[Data records]
--- START ---

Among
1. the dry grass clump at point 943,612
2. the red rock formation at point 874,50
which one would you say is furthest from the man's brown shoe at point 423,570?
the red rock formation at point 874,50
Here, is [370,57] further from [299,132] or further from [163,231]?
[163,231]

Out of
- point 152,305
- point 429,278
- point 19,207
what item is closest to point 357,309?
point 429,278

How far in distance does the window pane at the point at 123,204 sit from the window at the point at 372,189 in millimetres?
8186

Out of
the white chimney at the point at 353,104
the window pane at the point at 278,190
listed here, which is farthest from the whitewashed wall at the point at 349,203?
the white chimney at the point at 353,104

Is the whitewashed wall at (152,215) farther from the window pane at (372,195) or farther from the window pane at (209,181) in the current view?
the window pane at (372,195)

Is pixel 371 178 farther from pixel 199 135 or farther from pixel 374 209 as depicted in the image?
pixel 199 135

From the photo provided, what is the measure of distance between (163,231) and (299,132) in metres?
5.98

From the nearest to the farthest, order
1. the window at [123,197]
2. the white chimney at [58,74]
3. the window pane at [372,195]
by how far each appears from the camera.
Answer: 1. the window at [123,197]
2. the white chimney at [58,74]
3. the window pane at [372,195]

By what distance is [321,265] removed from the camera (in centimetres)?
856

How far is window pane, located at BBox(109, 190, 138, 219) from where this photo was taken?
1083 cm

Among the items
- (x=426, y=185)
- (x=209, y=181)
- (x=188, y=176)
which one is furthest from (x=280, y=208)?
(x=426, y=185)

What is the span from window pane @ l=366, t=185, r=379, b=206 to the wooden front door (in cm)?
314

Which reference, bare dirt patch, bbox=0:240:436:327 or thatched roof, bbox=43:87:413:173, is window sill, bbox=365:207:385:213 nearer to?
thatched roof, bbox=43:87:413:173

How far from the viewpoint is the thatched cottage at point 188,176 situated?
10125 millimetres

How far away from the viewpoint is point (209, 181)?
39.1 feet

--- END ---

## PROBLEM STATEMENT
Rewrite the rows from the line with "How far in distance" up to and including the last line of the rows, putting "plastered wall" wherever "whitewashed wall" appears and leaving everything else unchanged.

## TASK ANSWER
How far in distance does the window pane at the point at 123,204 sit from the window at the point at 372,189 in millimetres?
8186

Out of
the white chimney at the point at 353,104
the window pane at the point at 278,190
listed here, which is farthest from the plastered wall at the point at 349,203?
the white chimney at the point at 353,104

Is the plastered wall at (152,215) farther from the window pane at (372,195) or farther from the window pane at (209,181) in the current view?
the window pane at (372,195)

Is pixel 371 178 farther from pixel 199 135 or farther from pixel 374 209 as depicted in the image?
pixel 199 135

From the photo provided, what is the measure of distance between (163,231) and (299,132) in metres?
5.98

From the nearest to the farthest, order
1. the window at [123,197]
2. the white chimney at [58,74]
3. the window pane at [372,195]
by how far each appears from the camera.
Answer: 1. the window at [123,197]
2. the white chimney at [58,74]
3. the window pane at [372,195]

By what distance is [321,265] removed from the camera (in centimetres)?
856

How far is window pane, located at BBox(109, 190, 138, 219) from where this photo was taken?
1083 cm

Among the items
- (x=426, y=185)
- (x=209, y=181)
- (x=188, y=176)
which one is furthest from (x=280, y=208)?
(x=426, y=185)

What is the span from window pane @ l=366, t=185, r=379, b=206 to the wooden front door (in cm)?
314

Which reference, bare dirt patch, bbox=0:240:436:327 or thatched roof, bbox=43:87:413:173, is window sill, bbox=365:207:385:213 nearer to?
thatched roof, bbox=43:87:413:173

How far from the viewpoint is the thatched cottage at point 188,176 situated?
10125 millimetres

How far away from the viewpoint is point (209, 181)?
39.1 feet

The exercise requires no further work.